- [Entries taken from a collection]
BEGIN

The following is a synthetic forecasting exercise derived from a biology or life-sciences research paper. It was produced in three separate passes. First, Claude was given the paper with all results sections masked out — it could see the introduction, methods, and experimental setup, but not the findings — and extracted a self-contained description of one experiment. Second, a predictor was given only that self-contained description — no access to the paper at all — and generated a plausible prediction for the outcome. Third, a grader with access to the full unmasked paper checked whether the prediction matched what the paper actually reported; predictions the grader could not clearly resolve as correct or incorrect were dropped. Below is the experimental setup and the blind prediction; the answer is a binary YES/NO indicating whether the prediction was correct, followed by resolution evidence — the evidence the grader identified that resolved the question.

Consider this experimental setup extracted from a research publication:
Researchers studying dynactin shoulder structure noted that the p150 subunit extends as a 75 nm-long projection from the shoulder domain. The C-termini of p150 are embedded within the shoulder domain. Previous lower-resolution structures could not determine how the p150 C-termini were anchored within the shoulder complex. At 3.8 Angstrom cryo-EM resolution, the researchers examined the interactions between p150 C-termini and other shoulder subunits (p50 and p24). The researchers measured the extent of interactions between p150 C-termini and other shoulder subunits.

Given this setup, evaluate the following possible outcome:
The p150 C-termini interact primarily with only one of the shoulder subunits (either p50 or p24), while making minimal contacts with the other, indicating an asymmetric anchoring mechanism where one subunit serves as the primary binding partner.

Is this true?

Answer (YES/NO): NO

END
BEGIN

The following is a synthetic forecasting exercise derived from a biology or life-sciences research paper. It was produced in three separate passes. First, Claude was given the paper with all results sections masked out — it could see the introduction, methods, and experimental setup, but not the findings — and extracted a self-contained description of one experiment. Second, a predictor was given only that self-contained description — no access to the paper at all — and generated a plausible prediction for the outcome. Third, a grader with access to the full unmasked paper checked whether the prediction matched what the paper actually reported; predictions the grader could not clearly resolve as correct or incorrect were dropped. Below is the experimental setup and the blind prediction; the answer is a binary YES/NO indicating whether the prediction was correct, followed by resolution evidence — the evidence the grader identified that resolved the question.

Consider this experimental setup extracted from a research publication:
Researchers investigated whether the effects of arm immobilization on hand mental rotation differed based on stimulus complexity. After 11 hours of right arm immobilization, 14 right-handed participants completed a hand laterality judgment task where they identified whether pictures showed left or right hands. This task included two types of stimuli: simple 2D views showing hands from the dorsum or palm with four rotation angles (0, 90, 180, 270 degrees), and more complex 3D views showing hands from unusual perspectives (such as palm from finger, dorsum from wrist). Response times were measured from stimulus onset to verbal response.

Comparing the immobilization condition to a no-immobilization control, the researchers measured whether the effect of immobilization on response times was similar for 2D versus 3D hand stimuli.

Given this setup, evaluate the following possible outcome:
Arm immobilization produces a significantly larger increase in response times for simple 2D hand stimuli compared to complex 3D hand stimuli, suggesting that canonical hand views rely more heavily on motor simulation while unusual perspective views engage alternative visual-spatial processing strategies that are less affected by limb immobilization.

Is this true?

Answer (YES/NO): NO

END

- [REQUIRED WORK]
Taking every line of the records in turn, count the ones holding "more", and state nothing but the number.

- [TASK RESULT]
2